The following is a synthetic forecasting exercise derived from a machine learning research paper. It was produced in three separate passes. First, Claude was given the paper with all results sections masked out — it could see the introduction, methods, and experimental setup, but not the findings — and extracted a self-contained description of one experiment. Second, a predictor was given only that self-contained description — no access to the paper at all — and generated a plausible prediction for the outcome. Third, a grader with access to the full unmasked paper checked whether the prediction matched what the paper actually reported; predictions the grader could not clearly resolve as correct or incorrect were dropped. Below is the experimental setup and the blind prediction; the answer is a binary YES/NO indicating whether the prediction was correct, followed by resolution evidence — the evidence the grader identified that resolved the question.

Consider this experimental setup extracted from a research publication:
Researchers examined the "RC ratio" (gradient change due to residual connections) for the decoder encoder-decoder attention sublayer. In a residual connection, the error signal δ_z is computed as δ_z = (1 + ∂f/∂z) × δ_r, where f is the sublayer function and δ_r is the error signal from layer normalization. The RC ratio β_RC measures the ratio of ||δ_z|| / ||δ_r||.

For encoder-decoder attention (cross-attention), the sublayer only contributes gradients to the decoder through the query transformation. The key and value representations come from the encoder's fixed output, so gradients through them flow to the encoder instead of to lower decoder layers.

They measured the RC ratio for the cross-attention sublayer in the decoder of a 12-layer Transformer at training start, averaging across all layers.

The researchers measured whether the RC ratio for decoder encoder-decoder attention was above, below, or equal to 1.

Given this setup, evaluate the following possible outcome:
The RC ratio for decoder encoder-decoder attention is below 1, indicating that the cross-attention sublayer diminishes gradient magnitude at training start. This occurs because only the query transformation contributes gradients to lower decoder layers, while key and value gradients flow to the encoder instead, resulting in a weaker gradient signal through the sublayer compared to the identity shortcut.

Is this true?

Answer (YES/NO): NO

........

▶ [EXERCISE REQUIREMENTS] Your answer must be a single number: the count of lines in these records that contain "measured".

▶ [WRITTEN ANSWER] 2